Another approaching drone, this one followed by a loud, unmusical clang as one of the copper pots hanging by the stove is hammered into a hulk of twisted fragments and flying shrapnel. And Pie is suddenly just screaming, no words now, just screaming. Her hands are clapped to her face. Blood pours through her fingers and down her neck. Threads of copper litter the front of her misbuttoned blouse. More copper is in her hair, and a large chunk quivers in the center of her forehead like the blade of a thrown knife.
“I can’t see!” she shrieks, and drops her hands. Of course she can’t; her eyes are gone. So is most of her face. Quills of copper bristle from her cheeks, her lips, her chin. “Help me, I can’t see! Help me, David! Where are you?”
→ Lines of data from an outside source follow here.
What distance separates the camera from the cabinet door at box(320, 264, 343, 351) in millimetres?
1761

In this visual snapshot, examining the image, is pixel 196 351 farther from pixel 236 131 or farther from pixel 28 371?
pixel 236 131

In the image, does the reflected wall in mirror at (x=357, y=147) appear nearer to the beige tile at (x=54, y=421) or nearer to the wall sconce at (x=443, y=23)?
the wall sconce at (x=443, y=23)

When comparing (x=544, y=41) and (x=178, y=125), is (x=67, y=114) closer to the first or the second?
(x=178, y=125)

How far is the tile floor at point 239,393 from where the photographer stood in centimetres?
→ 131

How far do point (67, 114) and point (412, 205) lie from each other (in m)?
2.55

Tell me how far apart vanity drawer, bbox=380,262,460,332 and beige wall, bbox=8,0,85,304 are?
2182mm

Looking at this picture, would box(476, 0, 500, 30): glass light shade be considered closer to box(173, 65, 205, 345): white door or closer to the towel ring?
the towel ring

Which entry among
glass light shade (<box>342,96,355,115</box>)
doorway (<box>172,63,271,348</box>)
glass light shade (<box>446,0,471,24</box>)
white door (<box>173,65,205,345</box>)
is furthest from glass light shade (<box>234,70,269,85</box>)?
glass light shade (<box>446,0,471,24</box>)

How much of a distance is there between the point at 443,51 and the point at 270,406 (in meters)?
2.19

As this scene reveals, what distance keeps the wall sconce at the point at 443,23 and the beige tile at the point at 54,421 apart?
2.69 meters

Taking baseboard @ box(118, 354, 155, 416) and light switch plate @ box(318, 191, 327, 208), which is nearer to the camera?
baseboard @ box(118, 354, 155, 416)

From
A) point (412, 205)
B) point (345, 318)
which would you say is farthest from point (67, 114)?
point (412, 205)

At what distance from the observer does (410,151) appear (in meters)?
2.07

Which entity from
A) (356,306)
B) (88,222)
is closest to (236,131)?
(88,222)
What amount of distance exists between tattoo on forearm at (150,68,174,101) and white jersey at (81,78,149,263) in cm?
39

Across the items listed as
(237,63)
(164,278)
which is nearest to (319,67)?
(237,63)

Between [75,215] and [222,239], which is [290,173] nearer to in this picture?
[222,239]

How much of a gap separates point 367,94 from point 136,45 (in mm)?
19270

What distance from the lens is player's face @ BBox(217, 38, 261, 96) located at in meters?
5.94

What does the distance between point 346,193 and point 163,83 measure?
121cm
Johnny, lying face-down beside Brad in Ellen’s room upstairs can hear her screaming and understands that something terrible has happened. Bullets hemstitch the air above them. On the far wall is a picture of Eddie Vedder; as Johnny starts to wriggle toward the doorway to the hall, a huge bullet-hole appears in Eddie’s chest. Anothe r one hits the child-sized vanity mirror over Ellen’s dresser and hammers it to sparkling fragments. Somewhere on the block, blending hellishly with the sounds of Pie Carver’s screams from downstairs, comes the bray of a car alarm. And still the gunfire goes on.
As he crawls out into the toy-littered hall, he hears Brad beside him, panting harshly. This has been a hell of an aerobic day for a fellow with such a big stomach, Johnny thinks… but then that thought, the sound of the woman screaming downstairs, and the roar of the gunfire are all driven from his mind. For a moment he feels as if he has walked into a Mike Tyson right hand.